上記した基本組成に加えてさらに、必要に応じ、Mo、Cuのうちから選ばれた1種又は2種、および/または、Nb、Ti、Zr、B、Wのうちから選ばれた1種又は2種以上、および/またはCaを含有することができる。
Mo、Cu は、いずれも耐食性を向上させる元素であり、必要に応じ選択して含有できる。Moは、耐食性、とくに耐孔食性を向上させる元素であり、含有する場合は0.3%以上含有することが望ましいが、1.0%以上含有しても、本発明が対象とする腐食環境では効果が飽和し含有量に見合う効果が期待できず、経済的に不利となる。このため、Moは1.0%未満に限定することが好ましい。なお、より好ましくは0.3〜0.7%である。
Cuは、保護被膜を強固にして耐食性を向上させる元素であり、含有する場合は0.2%以上含有することが望ましいが、3.5%を超えて含有すると、高温でCuSが粒界に析出し、熱間加工性が低下する。このため、Cuは3.5%以下に限定することが好ましい。なお、より好ましくは0.5〜2.0%である。
Nb、Ti、Zr、B、Wは、いずれも強度を増加させる元素であり、必要に応じ選択して含有できる。なお、Ti、Zr、B、Wは、強度を増加させることに加えて耐応力腐食割れ性を改善する元素でもある。また、Nbは、強度を増加させることに加えて靭性を向上させる。このような効果は、Nb:0.03%以上、Ti:0.03%以上、Zr:0.03%以上、B:0.0005%以上、W:0.2%以上の含有で顕著となる。一方、Nb:0.2%、Ti:0.3%、Zr:0.2%、B:0.01%、W:3.0%を超えて含有すると靭性が低下する。このため、Nb:0.2%以下、Ti:0.3%以下、Zr:0.2%以下、B:0.01%以下、W:3.0%以下にそれぞれ限定することが好ましい。
Caは、SをCaSとして固定し、硫化物系介在物を球状化する作用を有し、これにより介在物周囲のマトリックスの格子歪を小さくして、介在物の水素トラップ能を低下させる効果を有する。このような効果は0.0005%以上の含有で顕著となるが、0.01%を超えるとCaOの増加を招き、耐CO腐食性、耐孔食性が低下する。このため、Caは0.0005〜0.01%の範囲に限定することが好ましい。
本発明では、上記した各成分を上記した範囲で、かつ次(1)式および次(2)式
Cr+0.65Ni+0.6Mo+0.55Cu−20C≧18.0 ………(1)
Cr+Mo+0.3Si−43.5C−0.4Mn−Ni−0.3Cu−9N≧11.5 ………(2)
を満足するように調整して含有し、残部がFeおよび不可避的不純物よりなる組成とする。ここで、Cr、Ni、Mo、Cu、C、Si、Mn、Nは各元素の含有量(mass%)である。なお、(1)式、(2)式の左辺を計算する際には、含まれない元素は零%として計算するものとする。

* **データ一覧**
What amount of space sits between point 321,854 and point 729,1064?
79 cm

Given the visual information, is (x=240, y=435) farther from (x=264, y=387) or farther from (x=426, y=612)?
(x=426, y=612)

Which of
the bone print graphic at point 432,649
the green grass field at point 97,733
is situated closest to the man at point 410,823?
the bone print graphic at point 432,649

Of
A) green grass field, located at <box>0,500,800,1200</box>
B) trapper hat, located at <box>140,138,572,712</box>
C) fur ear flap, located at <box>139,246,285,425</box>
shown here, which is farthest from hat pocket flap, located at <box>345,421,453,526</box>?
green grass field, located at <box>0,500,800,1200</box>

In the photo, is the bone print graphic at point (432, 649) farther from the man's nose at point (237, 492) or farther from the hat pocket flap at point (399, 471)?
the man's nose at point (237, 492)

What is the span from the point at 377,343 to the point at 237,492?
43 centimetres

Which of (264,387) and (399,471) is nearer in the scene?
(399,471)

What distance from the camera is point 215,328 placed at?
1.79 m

==

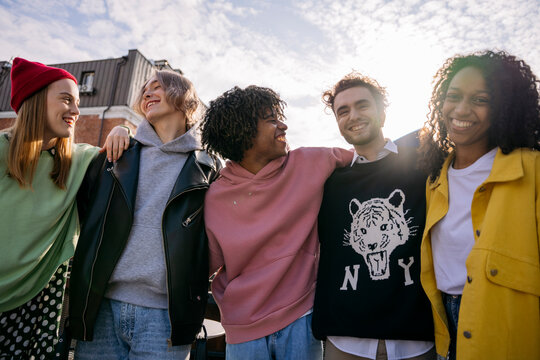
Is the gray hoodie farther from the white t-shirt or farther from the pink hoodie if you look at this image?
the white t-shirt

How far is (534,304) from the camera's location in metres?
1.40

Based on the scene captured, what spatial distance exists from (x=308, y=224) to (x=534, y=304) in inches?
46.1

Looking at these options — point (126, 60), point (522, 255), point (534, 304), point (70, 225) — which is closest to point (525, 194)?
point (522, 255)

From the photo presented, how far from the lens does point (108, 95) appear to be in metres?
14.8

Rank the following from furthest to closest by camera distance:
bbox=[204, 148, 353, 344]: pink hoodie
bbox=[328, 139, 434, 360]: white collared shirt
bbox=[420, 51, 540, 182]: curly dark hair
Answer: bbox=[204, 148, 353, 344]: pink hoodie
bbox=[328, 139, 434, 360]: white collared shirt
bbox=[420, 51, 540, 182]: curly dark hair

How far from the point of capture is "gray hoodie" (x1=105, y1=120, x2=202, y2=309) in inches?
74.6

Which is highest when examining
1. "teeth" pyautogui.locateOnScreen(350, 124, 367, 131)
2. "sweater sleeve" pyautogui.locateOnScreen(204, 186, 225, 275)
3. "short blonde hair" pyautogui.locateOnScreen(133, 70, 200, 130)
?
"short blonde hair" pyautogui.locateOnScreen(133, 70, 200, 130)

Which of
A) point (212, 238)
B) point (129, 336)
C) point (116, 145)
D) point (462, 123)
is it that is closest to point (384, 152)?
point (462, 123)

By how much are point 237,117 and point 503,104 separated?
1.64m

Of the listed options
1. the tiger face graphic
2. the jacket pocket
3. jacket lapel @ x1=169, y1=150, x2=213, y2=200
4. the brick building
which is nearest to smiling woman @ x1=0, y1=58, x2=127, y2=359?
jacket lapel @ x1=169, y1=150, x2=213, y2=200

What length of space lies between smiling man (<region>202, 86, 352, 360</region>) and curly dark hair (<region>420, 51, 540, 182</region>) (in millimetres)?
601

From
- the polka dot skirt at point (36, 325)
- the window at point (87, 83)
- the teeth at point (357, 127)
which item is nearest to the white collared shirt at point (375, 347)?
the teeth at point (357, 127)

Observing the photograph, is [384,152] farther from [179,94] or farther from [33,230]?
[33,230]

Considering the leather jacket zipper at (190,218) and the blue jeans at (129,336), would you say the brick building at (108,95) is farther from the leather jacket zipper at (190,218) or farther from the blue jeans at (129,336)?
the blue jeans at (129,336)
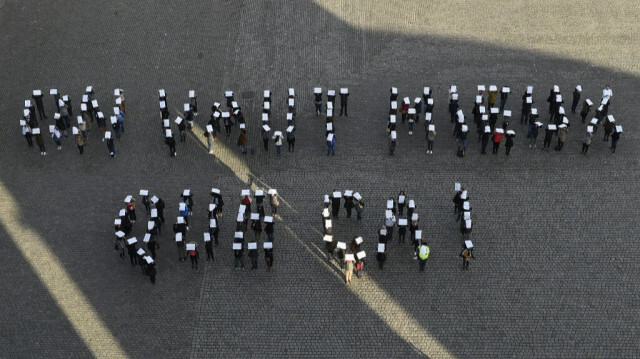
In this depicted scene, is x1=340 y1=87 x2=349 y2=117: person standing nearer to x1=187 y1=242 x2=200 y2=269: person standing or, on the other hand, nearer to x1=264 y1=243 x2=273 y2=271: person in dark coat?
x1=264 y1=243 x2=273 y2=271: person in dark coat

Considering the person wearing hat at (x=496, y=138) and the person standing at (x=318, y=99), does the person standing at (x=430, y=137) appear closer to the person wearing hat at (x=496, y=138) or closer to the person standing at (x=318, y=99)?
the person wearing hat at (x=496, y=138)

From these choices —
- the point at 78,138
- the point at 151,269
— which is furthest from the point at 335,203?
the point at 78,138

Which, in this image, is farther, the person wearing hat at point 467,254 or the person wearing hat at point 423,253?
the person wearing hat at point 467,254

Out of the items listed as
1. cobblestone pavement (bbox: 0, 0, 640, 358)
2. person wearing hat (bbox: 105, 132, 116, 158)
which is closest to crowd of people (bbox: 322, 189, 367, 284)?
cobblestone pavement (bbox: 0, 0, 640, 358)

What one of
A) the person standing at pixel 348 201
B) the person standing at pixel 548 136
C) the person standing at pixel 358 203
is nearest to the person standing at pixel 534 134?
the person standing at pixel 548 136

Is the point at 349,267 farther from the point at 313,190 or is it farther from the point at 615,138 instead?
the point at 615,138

...

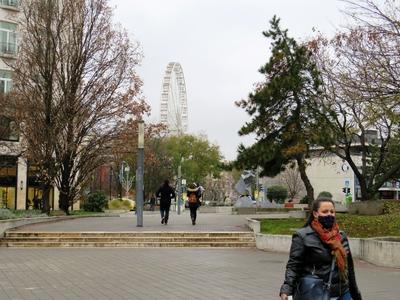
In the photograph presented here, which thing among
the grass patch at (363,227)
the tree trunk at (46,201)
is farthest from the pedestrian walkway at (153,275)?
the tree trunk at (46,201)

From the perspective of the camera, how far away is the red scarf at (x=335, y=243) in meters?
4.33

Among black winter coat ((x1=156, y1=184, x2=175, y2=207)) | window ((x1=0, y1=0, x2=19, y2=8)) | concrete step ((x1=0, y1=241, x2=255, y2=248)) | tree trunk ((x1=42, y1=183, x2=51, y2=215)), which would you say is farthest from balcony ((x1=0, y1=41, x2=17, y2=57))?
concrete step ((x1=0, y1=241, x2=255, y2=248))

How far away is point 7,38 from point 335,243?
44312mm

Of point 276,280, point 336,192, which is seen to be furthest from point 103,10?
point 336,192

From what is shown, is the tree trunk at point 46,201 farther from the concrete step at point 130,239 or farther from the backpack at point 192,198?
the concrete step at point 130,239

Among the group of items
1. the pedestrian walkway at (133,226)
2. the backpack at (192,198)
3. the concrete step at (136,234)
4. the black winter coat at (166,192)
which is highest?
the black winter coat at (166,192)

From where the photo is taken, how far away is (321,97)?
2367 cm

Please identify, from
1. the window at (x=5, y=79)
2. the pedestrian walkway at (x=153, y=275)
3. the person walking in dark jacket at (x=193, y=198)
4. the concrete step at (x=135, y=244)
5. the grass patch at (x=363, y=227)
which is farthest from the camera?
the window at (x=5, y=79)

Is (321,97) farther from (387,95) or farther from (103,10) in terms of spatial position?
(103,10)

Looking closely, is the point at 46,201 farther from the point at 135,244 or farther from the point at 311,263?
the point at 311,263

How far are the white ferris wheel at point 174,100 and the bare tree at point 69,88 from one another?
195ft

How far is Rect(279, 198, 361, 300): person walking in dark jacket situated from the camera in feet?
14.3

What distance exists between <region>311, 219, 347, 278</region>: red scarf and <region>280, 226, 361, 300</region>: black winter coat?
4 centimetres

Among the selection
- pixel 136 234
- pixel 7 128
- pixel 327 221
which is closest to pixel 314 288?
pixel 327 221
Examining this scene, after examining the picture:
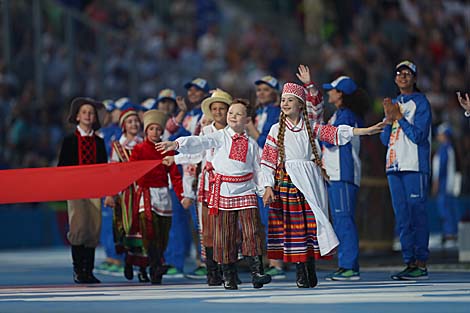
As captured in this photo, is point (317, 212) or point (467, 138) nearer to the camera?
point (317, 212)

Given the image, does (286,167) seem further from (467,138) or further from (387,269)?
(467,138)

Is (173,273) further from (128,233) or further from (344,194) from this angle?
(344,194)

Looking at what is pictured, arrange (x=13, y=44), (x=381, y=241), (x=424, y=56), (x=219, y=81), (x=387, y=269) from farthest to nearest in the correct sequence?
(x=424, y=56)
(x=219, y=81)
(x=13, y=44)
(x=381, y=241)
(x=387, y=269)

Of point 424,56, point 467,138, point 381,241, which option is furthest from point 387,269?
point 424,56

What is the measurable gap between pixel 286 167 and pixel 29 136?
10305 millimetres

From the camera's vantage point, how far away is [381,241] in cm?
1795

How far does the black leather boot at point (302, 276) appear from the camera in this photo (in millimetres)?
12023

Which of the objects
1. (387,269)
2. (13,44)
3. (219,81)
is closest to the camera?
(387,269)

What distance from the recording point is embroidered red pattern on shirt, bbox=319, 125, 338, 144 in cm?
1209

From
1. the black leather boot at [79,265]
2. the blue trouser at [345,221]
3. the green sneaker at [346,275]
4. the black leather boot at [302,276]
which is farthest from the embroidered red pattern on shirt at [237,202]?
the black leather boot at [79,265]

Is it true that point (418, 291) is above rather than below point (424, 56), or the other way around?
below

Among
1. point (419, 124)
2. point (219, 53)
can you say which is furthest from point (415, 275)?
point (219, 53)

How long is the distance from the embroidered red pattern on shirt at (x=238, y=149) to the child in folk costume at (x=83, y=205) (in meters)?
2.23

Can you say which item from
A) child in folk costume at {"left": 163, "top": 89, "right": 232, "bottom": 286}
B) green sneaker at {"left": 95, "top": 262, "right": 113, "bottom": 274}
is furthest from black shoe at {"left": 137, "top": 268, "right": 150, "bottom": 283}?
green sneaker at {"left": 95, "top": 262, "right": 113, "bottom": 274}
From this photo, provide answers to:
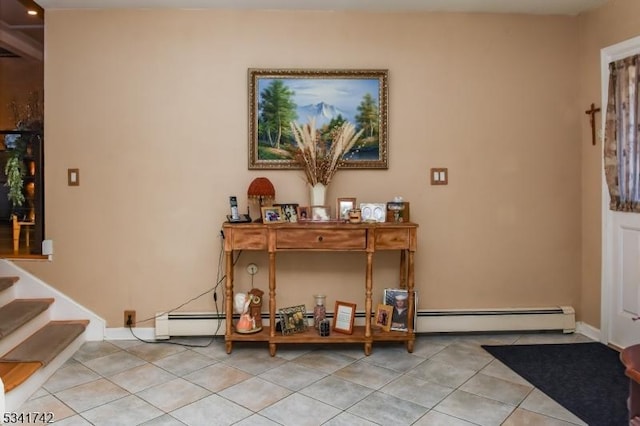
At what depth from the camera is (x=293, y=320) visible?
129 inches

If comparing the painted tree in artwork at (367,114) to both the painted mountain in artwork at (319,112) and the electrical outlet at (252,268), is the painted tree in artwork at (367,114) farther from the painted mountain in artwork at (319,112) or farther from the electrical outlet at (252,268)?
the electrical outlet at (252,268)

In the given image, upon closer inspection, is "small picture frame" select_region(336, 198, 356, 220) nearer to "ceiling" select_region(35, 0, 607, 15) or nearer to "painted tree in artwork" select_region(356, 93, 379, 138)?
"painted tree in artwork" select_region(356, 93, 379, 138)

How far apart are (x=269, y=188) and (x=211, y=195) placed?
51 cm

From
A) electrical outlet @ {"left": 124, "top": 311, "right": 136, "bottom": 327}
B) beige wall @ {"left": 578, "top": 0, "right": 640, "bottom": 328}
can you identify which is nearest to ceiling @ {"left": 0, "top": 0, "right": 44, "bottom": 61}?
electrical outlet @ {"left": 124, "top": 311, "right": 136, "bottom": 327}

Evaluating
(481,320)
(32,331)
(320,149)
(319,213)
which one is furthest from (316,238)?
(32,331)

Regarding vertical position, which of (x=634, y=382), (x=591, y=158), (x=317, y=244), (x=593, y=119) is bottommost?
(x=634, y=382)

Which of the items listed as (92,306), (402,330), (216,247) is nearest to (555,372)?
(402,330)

* **指示**
鋼の成分を述べた本文で、強度を増加させる元素とされているものをすべて挙げよ。

* **回答**
Nb、Ti、Zr、B、W